What the space sector, in particular the satellite industry, is going through now is upending everything, top to bottom, and not from just one driver: it’s new economics, new technologies, new business models, new use cases, new competitors, new urgencies from global governments, new interest from adjacent sectors like MNOs and cloud providers and much more. From satellite technology advancements in the highest through the lowest orbits to operations on the ground, no part of the industry is escaping transformational change.

Amid all of that is one inescapable conclusion: the satellite industry must learn how to interoperate smoothly with the rest of the global communications sector. That’s been said repeatedly many times over the decades, but has never been more important or more imminent, if for no other reason than space is growing more and more essential in everyone’s daily lives.

Google Maps on a backroad

Satellite has long had a role in providing critical data services. As far back as some 20 years ago a Panamsat satellite had a problem that took it off the air for couple of hours. It became front page news because the pager systems served by that satellite went dark for most of the hospitals and other critical services in the city of Los Angeles.

Remember pagers? Now imagine losing cell phones and google maps.

Until very recently, satellite has mainly been a provider of broadcast services. Streaming services like Netflix have changed that dramatically, threatening the industry’s primary revenue stream.

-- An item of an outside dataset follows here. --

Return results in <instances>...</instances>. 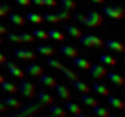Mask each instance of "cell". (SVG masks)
Returning a JSON list of instances; mask_svg holds the SVG:
<instances>
[{"label": "cell", "instance_id": "1", "mask_svg": "<svg viewBox=\"0 0 125 117\" xmlns=\"http://www.w3.org/2000/svg\"><path fill=\"white\" fill-rule=\"evenodd\" d=\"M42 108H44V106L41 104L39 101L28 102V104L20 106V108H17V110H13V112L9 113V115H6V117H35L37 113L42 112Z\"/></svg>", "mask_w": 125, "mask_h": 117}, {"label": "cell", "instance_id": "2", "mask_svg": "<svg viewBox=\"0 0 125 117\" xmlns=\"http://www.w3.org/2000/svg\"><path fill=\"white\" fill-rule=\"evenodd\" d=\"M74 17H75L77 22L85 24L86 27H99L103 24V15L98 13V11H88L85 17H81V15H74Z\"/></svg>", "mask_w": 125, "mask_h": 117}, {"label": "cell", "instance_id": "3", "mask_svg": "<svg viewBox=\"0 0 125 117\" xmlns=\"http://www.w3.org/2000/svg\"><path fill=\"white\" fill-rule=\"evenodd\" d=\"M17 92L20 93V97H26V99H31L35 95V84L31 81H20V84L17 86Z\"/></svg>", "mask_w": 125, "mask_h": 117}, {"label": "cell", "instance_id": "4", "mask_svg": "<svg viewBox=\"0 0 125 117\" xmlns=\"http://www.w3.org/2000/svg\"><path fill=\"white\" fill-rule=\"evenodd\" d=\"M79 42H81L83 46H86V48H99V46H103V40L99 39V37L92 35V33H85V35H81V37H79Z\"/></svg>", "mask_w": 125, "mask_h": 117}, {"label": "cell", "instance_id": "5", "mask_svg": "<svg viewBox=\"0 0 125 117\" xmlns=\"http://www.w3.org/2000/svg\"><path fill=\"white\" fill-rule=\"evenodd\" d=\"M86 71H88V75H90L92 79H96V81H98V79H103V77L107 75V66L96 62V64H90Z\"/></svg>", "mask_w": 125, "mask_h": 117}, {"label": "cell", "instance_id": "6", "mask_svg": "<svg viewBox=\"0 0 125 117\" xmlns=\"http://www.w3.org/2000/svg\"><path fill=\"white\" fill-rule=\"evenodd\" d=\"M103 15H107V17H110V18H116V20H120V18H123V9L120 8V6H112V4H105L103 6Z\"/></svg>", "mask_w": 125, "mask_h": 117}, {"label": "cell", "instance_id": "7", "mask_svg": "<svg viewBox=\"0 0 125 117\" xmlns=\"http://www.w3.org/2000/svg\"><path fill=\"white\" fill-rule=\"evenodd\" d=\"M2 66H4L6 70H8V73H9V75H13V77H17V79H22V77H24L22 68H19L17 64L9 62V60H4V62H2Z\"/></svg>", "mask_w": 125, "mask_h": 117}, {"label": "cell", "instance_id": "8", "mask_svg": "<svg viewBox=\"0 0 125 117\" xmlns=\"http://www.w3.org/2000/svg\"><path fill=\"white\" fill-rule=\"evenodd\" d=\"M41 73H44L42 66L37 64V62H31V60H30V64L26 66V70H24V75H30V77H39Z\"/></svg>", "mask_w": 125, "mask_h": 117}, {"label": "cell", "instance_id": "9", "mask_svg": "<svg viewBox=\"0 0 125 117\" xmlns=\"http://www.w3.org/2000/svg\"><path fill=\"white\" fill-rule=\"evenodd\" d=\"M13 55H15L17 58H22V60H33V58H35V51L26 50V48H19V50H15Z\"/></svg>", "mask_w": 125, "mask_h": 117}, {"label": "cell", "instance_id": "10", "mask_svg": "<svg viewBox=\"0 0 125 117\" xmlns=\"http://www.w3.org/2000/svg\"><path fill=\"white\" fill-rule=\"evenodd\" d=\"M2 102L6 104V108H11V110H17V108H20V106H22L20 99H19V97H13V93H8V97H6Z\"/></svg>", "mask_w": 125, "mask_h": 117}, {"label": "cell", "instance_id": "11", "mask_svg": "<svg viewBox=\"0 0 125 117\" xmlns=\"http://www.w3.org/2000/svg\"><path fill=\"white\" fill-rule=\"evenodd\" d=\"M53 90H55V93H57V97H59V99H62V101L70 99V90H68L66 86H62V84H59V82H55Z\"/></svg>", "mask_w": 125, "mask_h": 117}, {"label": "cell", "instance_id": "12", "mask_svg": "<svg viewBox=\"0 0 125 117\" xmlns=\"http://www.w3.org/2000/svg\"><path fill=\"white\" fill-rule=\"evenodd\" d=\"M37 101L42 106H46V104H52V102H53V97H52V93H48L46 90H41V92H37Z\"/></svg>", "mask_w": 125, "mask_h": 117}, {"label": "cell", "instance_id": "13", "mask_svg": "<svg viewBox=\"0 0 125 117\" xmlns=\"http://www.w3.org/2000/svg\"><path fill=\"white\" fill-rule=\"evenodd\" d=\"M59 51H61V55H64V57H68V58H74L75 55H77V50H75L74 46H70V44H61Z\"/></svg>", "mask_w": 125, "mask_h": 117}, {"label": "cell", "instance_id": "14", "mask_svg": "<svg viewBox=\"0 0 125 117\" xmlns=\"http://www.w3.org/2000/svg\"><path fill=\"white\" fill-rule=\"evenodd\" d=\"M90 90L96 95H101V97H107V95H109V88H107L105 84H101V82H94V84L90 86Z\"/></svg>", "mask_w": 125, "mask_h": 117}, {"label": "cell", "instance_id": "15", "mask_svg": "<svg viewBox=\"0 0 125 117\" xmlns=\"http://www.w3.org/2000/svg\"><path fill=\"white\" fill-rule=\"evenodd\" d=\"M48 113H50L52 117H66V110L62 108V106H59V104H50Z\"/></svg>", "mask_w": 125, "mask_h": 117}, {"label": "cell", "instance_id": "16", "mask_svg": "<svg viewBox=\"0 0 125 117\" xmlns=\"http://www.w3.org/2000/svg\"><path fill=\"white\" fill-rule=\"evenodd\" d=\"M37 53L42 55V57H53L55 50L52 46H48V44H39V46H37Z\"/></svg>", "mask_w": 125, "mask_h": 117}, {"label": "cell", "instance_id": "17", "mask_svg": "<svg viewBox=\"0 0 125 117\" xmlns=\"http://www.w3.org/2000/svg\"><path fill=\"white\" fill-rule=\"evenodd\" d=\"M107 102H109V106H112L116 110H123V101L120 97H116V95H112V93L107 95Z\"/></svg>", "mask_w": 125, "mask_h": 117}, {"label": "cell", "instance_id": "18", "mask_svg": "<svg viewBox=\"0 0 125 117\" xmlns=\"http://www.w3.org/2000/svg\"><path fill=\"white\" fill-rule=\"evenodd\" d=\"M37 79H39V82H41L42 86H46V88H53L55 82H57L53 77H52V75H46V73H41Z\"/></svg>", "mask_w": 125, "mask_h": 117}, {"label": "cell", "instance_id": "19", "mask_svg": "<svg viewBox=\"0 0 125 117\" xmlns=\"http://www.w3.org/2000/svg\"><path fill=\"white\" fill-rule=\"evenodd\" d=\"M72 82V88H75L77 92H81V93H88L90 86L86 84L85 81H81V79H75V81H70Z\"/></svg>", "mask_w": 125, "mask_h": 117}, {"label": "cell", "instance_id": "20", "mask_svg": "<svg viewBox=\"0 0 125 117\" xmlns=\"http://www.w3.org/2000/svg\"><path fill=\"white\" fill-rule=\"evenodd\" d=\"M72 62H74V66L77 68V70H88V66H90L88 60L83 58V57H79V55H75V57L72 58Z\"/></svg>", "mask_w": 125, "mask_h": 117}, {"label": "cell", "instance_id": "21", "mask_svg": "<svg viewBox=\"0 0 125 117\" xmlns=\"http://www.w3.org/2000/svg\"><path fill=\"white\" fill-rule=\"evenodd\" d=\"M79 102H83L85 106H96L98 104V97H94V95H90V93H81V101Z\"/></svg>", "mask_w": 125, "mask_h": 117}, {"label": "cell", "instance_id": "22", "mask_svg": "<svg viewBox=\"0 0 125 117\" xmlns=\"http://www.w3.org/2000/svg\"><path fill=\"white\" fill-rule=\"evenodd\" d=\"M26 22H30V24H35V26H39L41 22H42V15H39V13H33V11H30V13H26Z\"/></svg>", "mask_w": 125, "mask_h": 117}, {"label": "cell", "instance_id": "23", "mask_svg": "<svg viewBox=\"0 0 125 117\" xmlns=\"http://www.w3.org/2000/svg\"><path fill=\"white\" fill-rule=\"evenodd\" d=\"M8 20L13 26H24V24H26V20H24L22 15H19V13H8Z\"/></svg>", "mask_w": 125, "mask_h": 117}, {"label": "cell", "instance_id": "24", "mask_svg": "<svg viewBox=\"0 0 125 117\" xmlns=\"http://www.w3.org/2000/svg\"><path fill=\"white\" fill-rule=\"evenodd\" d=\"M116 58L112 57V55H109V53H103V55H99V64H103V66H116Z\"/></svg>", "mask_w": 125, "mask_h": 117}, {"label": "cell", "instance_id": "25", "mask_svg": "<svg viewBox=\"0 0 125 117\" xmlns=\"http://www.w3.org/2000/svg\"><path fill=\"white\" fill-rule=\"evenodd\" d=\"M64 110H66L68 113H72V115H77V113L81 112L79 104H77V102H72L70 99H66V104H64Z\"/></svg>", "mask_w": 125, "mask_h": 117}, {"label": "cell", "instance_id": "26", "mask_svg": "<svg viewBox=\"0 0 125 117\" xmlns=\"http://www.w3.org/2000/svg\"><path fill=\"white\" fill-rule=\"evenodd\" d=\"M0 86H2V90H4L6 93H15V92H17V84L13 81H6V79H4V81L0 82Z\"/></svg>", "mask_w": 125, "mask_h": 117}, {"label": "cell", "instance_id": "27", "mask_svg": "<svg viewBox=\"0 0 125 117\" xmlns=\"http://www.w3.org/2000/svg\"><path fill=\"white\" fill-rule=\"evenodd\" d=\"M64 29H66V35L72 37V39H79V37L83 35L81 29H79L77 26H70V24H66V27H64Z\"/></svg>", "mask_w": 125, "mask_h": 117}, {"label": "cell", "instance_id": "28", "mask_svg": "<svg viewBox=\"0 0 125 117\" xmlns=\"http://www.w3.org/2000/svg\"><path fill=\"white\" fill-rule=\"evenodd\" d=\"M48 39H53V40H59V42H62L64 40V33L61 31V29H48Z\"/></svg>", "mask_w": 125, "mask_h": 117}, {"label": "cell", "instance_id": "29", "mask_svg": "<svg viewBox=\"0 0 125 117\" xmlns=\"http://www.w3.org/2000/svg\"><path fill=\"white\" fill-rule=\"evenodd\" d=\"M103 46H107L109 50H112V51H121V50H123L121 42H118V40H114V39H109L107 42H103Z\"/></svg>", "mask_w": 125, "mask_h": 117}, {"label": "cell", "instance_id": "30", "mask_svg": "<svg viewBox=\"0 0 125 117\" xmlns=\"http://www.w3.org/2000/svg\"><path fill=\"white\" fill-rule=\"evenodd\" d=\"M61 71H62V75H64L68 81H75V79H79V73H75L74 70H70V68H66V66H61Z\"/></svg>", "mask_w": 125, "mask_h": 117}, {"label": "cell", "instance_id": "31", "mask_svg": "<svg viewBox=\"0 0 125 117\" xmlns=\"http://www.w3.org/2000/svg\"><path fill=\"white\" fill-rule=\"evenodd\" d=\"M107 79H109L112 84H116V86H123V79H121V75H118V73H112V71H107V75H105Z\"/></svg>", "mask_w": 125, "mask_h": 117}, {"label": "cell", "instance_id": "32", "mask_svg": "<svg viewBox=\"0 0 125 117\" xmlns=\"http://www.w3.org/2000/svg\"><path fill=\"white\" fill-rule=\"evenodd\" d=\"M59 6H61V9H66V11H74L75 9V0H59L57 2Z\"/></svg>", "mask_w": 125, "mask_h": 117}, {"label": "cell", "instance_id": "33", "mask_svg": "<svg viewBox=\"0 0 125 117\" xmlns=\"http://www.w3.org/2000/svg\"><path fill=\"white\" fill-rule=\"evenodd\" d=\"M92 113H94V117H107L110 112L107 108H103V106L96 104V106H92Z\"/></svg>", "mask_w": 125, "mask_h": 117}, {"label": "cell", "instance_id": "34", "mask_svg": "<svg viewBox=\"0 0 125 117\" xmlns=\"http://www.w3.org/2000/svg\"><path fill=\"white\" fill-rule=\"evenodd\" d=\"M31 35H33V39H39V40H46V39H48L46 29H42V27H39V26H37L35 29L31 31Z\"/></svg>", "mask_w": 125, "mask_h": 117}, {"label": "cell", "instance_id": "35", "mask_svg": "<svg viewBox=\"0 0 125 117\" xmlns=\"http://www.w3.org/2000/svg\"><path fill=\"white\" fill-rule=\"evenodd\" d=\"M17 37H19V42H24V44H31V42H33V40H35V39H33V35H31V33H26V31L19 33V35H17Z\"/></svg>", "mask_w": 125, "mask_h": 117}, {"label": "cell", "instance_id": "36", "mask_svg": "<svg viewBox=\"0 0 125 117\" xmlns=\"http://www.w3.org/2000/svg\"><path fill=\"white\" fill-rule=\"evenodd\" d=\"M42 22L57 24V22H59V18H57V15H55V13H44V15H42Z\"/></svg>", "mask_w": 125, "mask_h": 117}, {"label": "cell", "instance_id": "37", "mask_svg": "<svg viewBox=\"0 0 125 117\" xmlns=\"http://www.w3.org/2000/svg\"><path fill=\"white\" fill-rule=\"evenodd\" d=\"M46 64H48L50 68H55V70H61V66H62L61 60H57V58H52V57H46Z\"/></svg>", "mask_w": 125, "mask_h": 117}, {"label": "cell", "instance_id": "38", "mask_svg": "<svg viewBox=\"0 0 125 117\" xmlns=\"http://www.w3.org/2000/svg\"><path fill=\"white\" fill-rule=\"evenodd\" d=\"M55 15H57L59 20H68V18H72V11H66V9H59V11H55Z\"/></svg>", "mask_w": 125, "mask_h": 117}, {"label": "cell", "instance_id": "39", "mask_svg": "<svg viewBox=\"0 0 125 117\" xmlns=\"http://www.w3.org/2000/svg\"><path fill=\"white\" fill-rule=\"evenodd\" d=\"M9 13V6L8 4H0V17H8Z\"/></svg>", "mask_w": 125, "mask_h": 117}, {"label": "cell", "instance_id": "40", "mask_svg": "<svg viewBox=\"0 0 125 117\" xmlns=\"http://www.w3.org/2000/svg\"><path fill=\"white\" fill-rule=\"evenodd\" d=\"M42 6H46V8H55V6H57V0H42Z\"/></svg>", "mask_w": 125, "mask_h": 117}, {"label": "cell", "instance_id": "41", "mask_svg": "<svg viewBox=\"0 0 125 117\" xmlns=\"http://www.w3.org/2000/svg\"><path fill=\"white\" fill-rule=\"evenodd\" d=\"M6 37H8L9 42H19V37H17V33H6Z\"/></svg>", "mask_w": 125, "mask_h": 117}, {"label": "cell", "instance_id": "42", "mask_svg": "<svg viewBox=\"0 0 125 117\" xmlns=\"http://www.w3.org/2000/svg\"><path fill=\"white\" fill-rule=\"evenodd\" d=\"M6 33H8V27H6V26H2V24H0V42H2V37H4Z\"/></svg>", "mask_w": 125, "mask_h": 117}, {"label": "cell", "instance_id": "43", "mask_svg": "<svg viewBox=\"0 0 125 117\" xmlns=\"http://www.w3.org/2000/svg\"><path fill=\"white\" fill-rule=\"evenodd\" d=\"M19 6H30V0H15Z\"/></svg>", "mask_w": 125, "mask_h": 117}, {"label": "cell", "instance_id": "44", "mask_svg": "<svg viewBox=\"0 0 125 117\" xmlns=\"http://www.w3.org/2000/svg\"><path fill=\"white\" fill-rule=\"evenodd\" d=\"M30 4H35V6H42V0H30Z\"/></svg>", "mask_w": 125, "mask_h": 117}, {"label": "cell", "instance_id": "45", "mask_svg": "<svg viewBox=\"0 0 125 117\" xmlns=\"http://www.w3.org/2000/svg\"><path fill=\"white\" fill-rule=\"evenodd\" d=\"M6 110H8V108H6V104H4V102H2V101H0V113H4Z\"/></svg>", "mask_w": 125, "mask_h": 117}, {"label": "cell", "instance_id": "46", "mask_svg": "<svg viewBox=\"0 0 125 117\" xmlns=\"http://www.w3.org/2000/svg\"><path fill=\"white\" fill-rule=\"evenodd\" d=\"M35 117H52V115H50V113H42V112H41V113H37Z\"/></svg>", "mask_w": 125, "mask_h": 117}, {"label": "cell", "instance_id": "47", "mask_svg": "<svg viewBox=\"0 0 125 117\" xmlns=\"http://www.w3.org/2000/svg\"><path fill=\"white\" fill-rule=\"evenodd\" d=\"M4 60H6V55H4V53H0V64L4 62Z\"/></svg>", "mask_w": 125, "mask_h": 117}, {"label": "cell", "instance_id": "48", "mask_svg": "<svg viewBox=\"0 0 125 117\" xmlns=\"http://www.w3.org/2000/svg\"><path fill=\"white\" fill-rule=\"evenodd\" d=\"M90 2H94V4H103L105 0H90Z\"/></svg>", "mask_w": 125, "mask_h": 117}, {"label": "cell", "instance_id": "49", "mask_svg": "<svg viewBox=\"0 0 125 117\" xmlns=\"http://www.w3.org/2000/svg\"><path fill=\"white\" fill-rule=\"evenodd\" d=\"M74 117H88V115H86V113H81V112H79L77 115H74Z\"/></svg>", "mask_w": 125, "mask_h": 117}, {"label": "cell", "instance_id": "50", "mask_svg": "<svg viewBox=\"0 0 125 117\" xmlns=\"http://www.w3.org/2000/svg\"><path fill=\"white\" fill-rule=\"evenodd\" d=\"M107 117H120V115H118V113H109Z\"/></svg>", "mask_w": 125, "mask_h": 117}, {"label": "cell", "instance_id": "51", "mask_svg": "<svg viewBox=\"0 0 125 117\" xmlns=\"http://www.w3.org/2000/svg\"><path fill=\"white\" fill-rule=\"evenodd\" d=\"M2 81H4V75H2V73H0V82H2Z\"/></svg>", "mask_w": 125, "mask_h": 117}]
</instances>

Satellite is transitioning from a boutique technology to becoming an integrated part of the global communications fabric. The challenge is . . . well one of the challenges is .  .  . that unlike terrestrial networks that long ago learned to adapt analog RF to digital IP, satellite networks have lagged. Moving to digital ground systems, with virtualized signal routing and signal processing along with software-defined networking architectures will enable the growth, scale, cost efficiencies and seamless integration with terrestrial networks needed for the satellite industry to meet the challenges of this transition.

That’s the mission of the Digital IF Interoperability Consortium (DIFI). DIFI is a group of leading businesses, government agencies and academia aiming to create and advance standards for ground systems that will allow satellite to play its part seamlessly in an internetworked world.

The time is right. The introduction of 5G NTN sets the stage. Conversations like direct-to-cell service and in-flight connectivity set the market.

DIFI logo

The first step in transitioning to digital ground is digitalization of the RF signals to allow routing and processing via virtualized, software-defined networks. When signals are analog you have natural interoperability between systems; once digital, however, interoperability suffers because those signals can be turned into IP packets in a thousand different ways. Without standards, we perpetuate the same proprietary systems that lock in vendors, drive up prices, stifle innovation and maintain the stovepipes that separate us from integrating with other networks.

DIFI has created an easily implemented digital IF standard that has already been accepted by a large part of the industry. This will enable both vendors and operators to safely invest in the digital ground products and solutions they build and buy, as well as the ability to mix best-of-breed options. DIFI is also working in related ways to enhance satellite’s ability to grow and compete through interoperability, such as a recently launched effort to modernize standards for electrically steerable antennas (ESA) that will advance their capabilities to support mobility, IoT and other use cases.

These efforts will enable the satellite industry to be ready to handle the challenges, growth and scale that a disrupted future will bring.